Stored data entries
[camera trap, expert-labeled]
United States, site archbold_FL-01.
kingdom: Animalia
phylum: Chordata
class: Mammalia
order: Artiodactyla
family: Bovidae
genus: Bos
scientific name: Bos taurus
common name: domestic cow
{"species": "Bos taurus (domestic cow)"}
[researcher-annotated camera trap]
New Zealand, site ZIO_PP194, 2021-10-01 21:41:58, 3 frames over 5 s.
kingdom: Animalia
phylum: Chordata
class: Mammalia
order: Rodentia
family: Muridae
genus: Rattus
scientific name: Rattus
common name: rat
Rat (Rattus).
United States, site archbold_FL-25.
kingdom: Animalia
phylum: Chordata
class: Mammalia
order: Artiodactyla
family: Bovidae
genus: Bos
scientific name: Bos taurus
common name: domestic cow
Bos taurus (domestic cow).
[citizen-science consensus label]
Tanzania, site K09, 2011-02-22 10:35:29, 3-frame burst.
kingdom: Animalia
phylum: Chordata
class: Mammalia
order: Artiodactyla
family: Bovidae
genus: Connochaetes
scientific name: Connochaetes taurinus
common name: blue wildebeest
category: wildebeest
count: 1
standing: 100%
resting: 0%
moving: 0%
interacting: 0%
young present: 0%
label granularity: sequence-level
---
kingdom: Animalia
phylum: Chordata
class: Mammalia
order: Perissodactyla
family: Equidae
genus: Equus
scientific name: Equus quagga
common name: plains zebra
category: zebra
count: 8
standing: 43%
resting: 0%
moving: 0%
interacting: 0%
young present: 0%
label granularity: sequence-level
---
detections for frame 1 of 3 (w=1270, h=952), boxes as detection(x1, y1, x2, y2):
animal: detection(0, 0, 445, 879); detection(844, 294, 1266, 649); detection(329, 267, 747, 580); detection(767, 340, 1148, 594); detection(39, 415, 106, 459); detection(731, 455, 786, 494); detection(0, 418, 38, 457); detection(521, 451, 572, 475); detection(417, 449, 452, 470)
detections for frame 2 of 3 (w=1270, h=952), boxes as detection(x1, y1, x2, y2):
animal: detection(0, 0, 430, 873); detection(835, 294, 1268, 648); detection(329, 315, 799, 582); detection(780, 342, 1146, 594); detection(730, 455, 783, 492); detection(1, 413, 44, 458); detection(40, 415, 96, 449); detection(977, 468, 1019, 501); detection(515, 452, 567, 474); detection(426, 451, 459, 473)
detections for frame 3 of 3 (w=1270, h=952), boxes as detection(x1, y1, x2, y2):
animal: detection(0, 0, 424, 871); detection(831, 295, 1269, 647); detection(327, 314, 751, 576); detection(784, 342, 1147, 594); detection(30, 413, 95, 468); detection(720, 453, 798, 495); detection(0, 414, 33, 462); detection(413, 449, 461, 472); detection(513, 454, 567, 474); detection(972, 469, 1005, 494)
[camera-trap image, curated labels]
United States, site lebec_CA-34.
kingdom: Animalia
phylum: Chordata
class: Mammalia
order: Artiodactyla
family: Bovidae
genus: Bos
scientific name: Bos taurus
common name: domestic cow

◆ **EXERCISE BRIEF**:
Make an exact copy of every entry.

◆ **RESULT OF THIS TASK**:
[camera trap, expert-labeled]
United States, site archbold_FL-01.
kingdom: Animalia
phylum: Chordata
class: Mammalia
order: Artiodactyla
family: Bovidae
genus: Bos
scientific name: Bos taurus
common name: domestic cow
{"species": "Bos taurus (domestic cow)"}
[researcher-annotated camera trap]
New Zealand, site ZIO_PP194, 2021-10-01 21:41:58, 3 frames over 5 s.
kingdom: Animalia
phylum: Chordata
class: Mammalia
order: Rodentia
family: Muridae
genus: Rattus
scientific name: Rattus
common name: rat
Rat (Rattus).
United States, site archbold_FL-25.
kingdom: Animalia
phylum: Chordata
class: Mammalia
order: Artiodactyla
family: Bovidae
genus: Bos
scientific name: Bos taurus
common name: domestic cow
Bos taurus (domestic cow).
[citizen-science consensus label]
Tanzania, site K09, 2011-02-22 10:35:29, 3-frame burst.
kingdom: Animalia
phylum: Chordata
class: Mammalia
order: Artiodactyla
family: Bovidae
genus: Connochaetes
scientific name: Connochaetes taurinus
common name: blue wildebeest
category: wildebeest
count: 1
standing: 100%
resting: 0%
moving: 0%
interacting: 0%
young present: 0%
label granularity: sequence-level
---
kingdom: Animalia
phylum: Chordata
class: Mammalia
order: Perissodactyla
family: Equidae
genus: Equus
scientific name: Equus quagga
common name: plains zebra
category: zebra
count: 8
standing: 43%
resting: 0%
moving: 0%
interacting: 0%
young present: 0%
label granularity: sequence-level
---
detections for frame 1 of 3 (w=1270, h=952), boxes as detection(x1, y1, x2, y2):
animal: detection(0, 0, 445, 879); detection(844, 294, 1266, 649); detection(329, 267, 747, 580); detection(767, 340, 1148, 594); detection(39, 415, 106, 459); detection(731, 455, 786, 494); detection(0, 418, 38, 457); detection(521, 451, 572, 475); detection(417, 449, 452, 470)
detections for frame 2 of 3 (w=1270, h=952), boxes as detection(x1, y1, x2, y2):
animal: detection(0, 0, 430, 873); detection(835, 294, 1268, 648); detection(329, 315, 799, 582); detection(780, 342, 1146, 594); detection(730, 455, 783, 492); detection(1, 413, 44, 458); detection(40, 415, 96, 449); detection(977, 468, 1019, 501); detection(515, 452, 567, 474); detection(426, 451, 459, 473)
detections for frame 3 of 3 (w=1270, h=952), boxes as detection(x1, y1, x2, y2):
animal: detection(0, 0, 424, 871); detection(831, 295, 1269, 647); detection(327, 314, 751, 576); detection(784, 342, 1147, 594); detection(30, 413, 95, 468); detection(720, 453, 798, 495); detection(0, 414, 33, 462); detection(413, 449, 461, 472); detection(513, 454, 567, 474); detection(972, 469, 1005, 494)
[camera-trap image, curated labels]
United States, site lebec_CA-34.
kingdom: Animalia
phylum: Chordata
class: Mammalia
order: Artiodactyla
family: Bovidae
genus: Bos
scientific name: Bos taurus
common name: domestic cow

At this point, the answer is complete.